Aber ich habe eine Frage an Sie: Warum fügen Sie dann in das Gesetz, das sich heute in der ersten Lesung befindet und nächste Woche in der zweiten und dritten Lesung verabschiedet werden soll, ein, dass die Grundrechte der körperlichen Unversehrtheit, Artikel 2 Absatz 2 Satz 1 des Grundgesetzes, neben weiteren Grundrechten eingeschränkt und auch durch Rechtsverordnungen nach Absatz 6 des Gesetzes – das ist das, was dann unserer Bundeskanzlerin Frau Dr. Angela Merkel zugutekommen soll – weiter eingeschränkt werden sollen?

Also was ist der Sinn, dass Sie explizit festlegen, dass das Grundrecht auf körperliche Unversehrtheit eingeschränkt wird, wenn Sie eigentlich – das kann ja die einzige grundrechtliche Begründung überhaupt für Ihre ganzen Infektionsschutzmaßnahmen sein – das Grundrecht auf körperliche Unversehrtheit irgendwie verstärken wollen? Können Sie mir das bitte juristisch mal aufdröseln, warum Sie ausgerechnet die Grundrechte der körperlichen Unversehrtheit einschränken wollen? Das ist ein Abwehrrecht der Menschen gegenüber dem Staat, dass ihnen nichts getan werden kann. Warum soll das hier und heute eingeschränkt werden?

 

Stephan Stracke (CDU/CSU):

Werter Herr Kleinwächter, mit diesem Gesetzentwurf wollen wir Kontakte reduzieren, und das geht natürlich nur durch gewisse Schutzmaßnahmen, die wir ergreifen und im Rahmen dieses Gesetzentwurfs auch formuliert haben.
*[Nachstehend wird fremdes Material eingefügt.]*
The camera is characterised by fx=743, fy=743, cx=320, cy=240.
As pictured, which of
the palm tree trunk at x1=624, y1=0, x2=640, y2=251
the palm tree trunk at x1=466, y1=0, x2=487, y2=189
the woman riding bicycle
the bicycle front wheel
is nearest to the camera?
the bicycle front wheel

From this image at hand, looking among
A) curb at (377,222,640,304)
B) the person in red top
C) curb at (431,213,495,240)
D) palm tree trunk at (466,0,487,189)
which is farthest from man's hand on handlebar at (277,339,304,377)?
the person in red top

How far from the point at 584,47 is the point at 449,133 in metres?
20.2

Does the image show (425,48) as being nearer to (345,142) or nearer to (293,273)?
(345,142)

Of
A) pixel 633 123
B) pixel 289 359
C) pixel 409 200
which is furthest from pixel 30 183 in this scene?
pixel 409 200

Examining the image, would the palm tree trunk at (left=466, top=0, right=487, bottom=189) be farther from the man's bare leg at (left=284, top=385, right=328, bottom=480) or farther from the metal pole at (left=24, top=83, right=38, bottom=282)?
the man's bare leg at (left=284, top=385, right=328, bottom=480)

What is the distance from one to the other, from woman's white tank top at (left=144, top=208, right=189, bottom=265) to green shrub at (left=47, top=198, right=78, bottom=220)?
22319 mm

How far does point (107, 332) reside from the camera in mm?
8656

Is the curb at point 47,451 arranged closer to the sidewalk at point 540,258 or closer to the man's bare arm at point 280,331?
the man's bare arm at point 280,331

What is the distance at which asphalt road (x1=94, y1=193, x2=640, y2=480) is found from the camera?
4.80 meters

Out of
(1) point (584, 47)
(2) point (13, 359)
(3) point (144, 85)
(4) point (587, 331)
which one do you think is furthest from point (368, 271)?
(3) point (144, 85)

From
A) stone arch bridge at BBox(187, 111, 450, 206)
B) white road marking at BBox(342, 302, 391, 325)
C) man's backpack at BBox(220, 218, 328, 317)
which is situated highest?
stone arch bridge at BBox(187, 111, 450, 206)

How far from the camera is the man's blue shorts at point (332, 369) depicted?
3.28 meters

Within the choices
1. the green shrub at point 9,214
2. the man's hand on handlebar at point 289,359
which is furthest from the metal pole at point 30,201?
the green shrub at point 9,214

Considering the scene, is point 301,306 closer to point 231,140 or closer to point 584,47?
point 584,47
Natürlich gehört es dazu, dass wir im Rahmen des Zitiergebotes auch die Dinge aufgreifen, bei denen unter Umständen eingegriffen wird.
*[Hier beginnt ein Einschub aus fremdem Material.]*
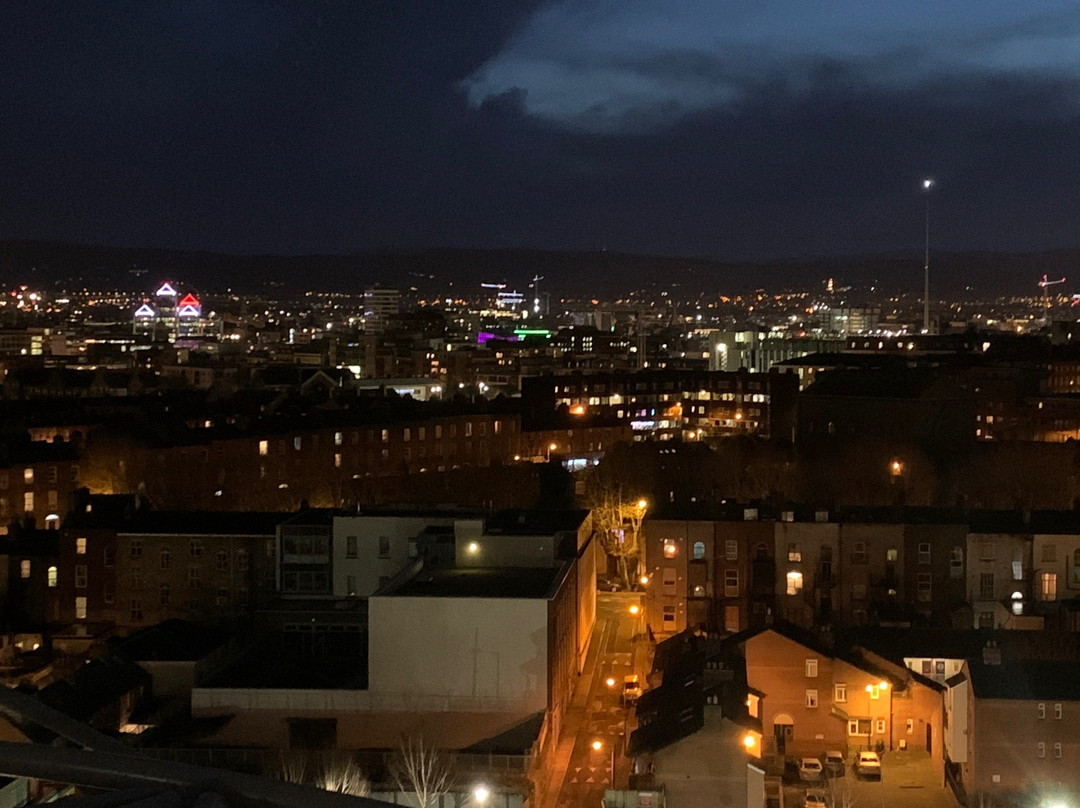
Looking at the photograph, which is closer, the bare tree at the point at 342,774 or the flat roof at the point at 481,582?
the bare tree at the point at 342,774

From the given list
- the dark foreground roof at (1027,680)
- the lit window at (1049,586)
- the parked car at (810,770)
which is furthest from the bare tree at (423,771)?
the lit window at (1049,586)

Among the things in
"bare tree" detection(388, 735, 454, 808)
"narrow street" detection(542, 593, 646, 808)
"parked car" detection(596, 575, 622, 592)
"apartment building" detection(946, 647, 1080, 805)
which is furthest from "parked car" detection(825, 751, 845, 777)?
"parked car" detection(596, 575, 622, 592)

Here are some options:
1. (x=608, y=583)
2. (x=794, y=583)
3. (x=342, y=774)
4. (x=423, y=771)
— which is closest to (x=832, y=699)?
(x=794, y=583)

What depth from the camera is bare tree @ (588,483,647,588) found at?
14.7 metres

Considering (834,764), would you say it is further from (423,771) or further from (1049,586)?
(1049,586)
(Alexander Dobrindt [CDU/CSU]: Zum Beispiel im Rahmen der Tests!)

Das ist ganz normal in diesen Bereichen.

Und wir haben die Idee, mithilfe der Rechtsverordnung, die wir erlassen wollen, zu beobachten: Wie wirkt sich denn beispielsweise das Impfgeschehen, wie wirken sich Testungen aus? Und: Müssen wir vor diesem Hintergrund das geltende, jetzt zu verabschiedende Recht unter Umständen entsprechend anpassen? Das geht nur gemeinsam im Deutschen Bundestag, das geht nur gemeinsam mit dem Bundesrat, ist also nichts, was in dieser Zeit irgendwie gefährdend für die Menschen ist. Das ist nicht das Ziel. Ganz im Gegenteil: Wir wollen schützen, wir wollen das Leben schützen, wir wollen in dem Bereich retten. Das ist das Ziel, hinter dem wir uns gemeinsam versammeln. Es wäre schön, wenn Sie als AfD da auch mal mitmachen würden.

(Beifall bei Abgeordneten der CDU/CSU)

Aber das tun Sie nicht, weil Ihnen die Menschen egal sind, und das lassen wir Ihnen nicht durchgehen, meine sehr verehrten Damen und Herren.

(Beifall bei der CDU/CSU sowie bei Abgeordneten der SPD – Dr. Gottfried Curio [AfD]: Es wäre schön, wenn Sie die Frage beantworten würden! – Weiterer Zuruf des Abg. Stefan Keuter [AfD])

Mit diesem Gesetz gelten für alle Städte und Landkreise, die eine Sieben-Tage-Inzidenz von über 100 aufweisen, gleiche Regeln. Bei einer Inzidenz unter 100 bleiben die Länder zuständig und verantwortlich.

Wir haben erneut eine schwere Zeit vor uns. Genau für diese Zeit gilt das nun vorliegende Gesetz, und danach kommen die notwendigen Schritte. Ich bitte Sie: Begleiten Sie dieses Gesetzesvorhaben konstruktiv. Es ist zentral für unsere Gemeinschaft.

Herzliches Dankeschön.

(Beifall bei der CDU/CSU – Dr. Gottfried Curio [AfD]: Warum wohl haben Sie die Frage nicht beantwortet, warum das Recht auf körperliche Unversehrtheit eingeschränkt werden soll? Woran liegt das wohl? – Gegenruf des Abg. Alexander Dobrindt [CDU/CSU]: Stellen Sie sich doch selber nicht so blöd an! So unwissend sind Sie gar nicht, wie Sie tun!)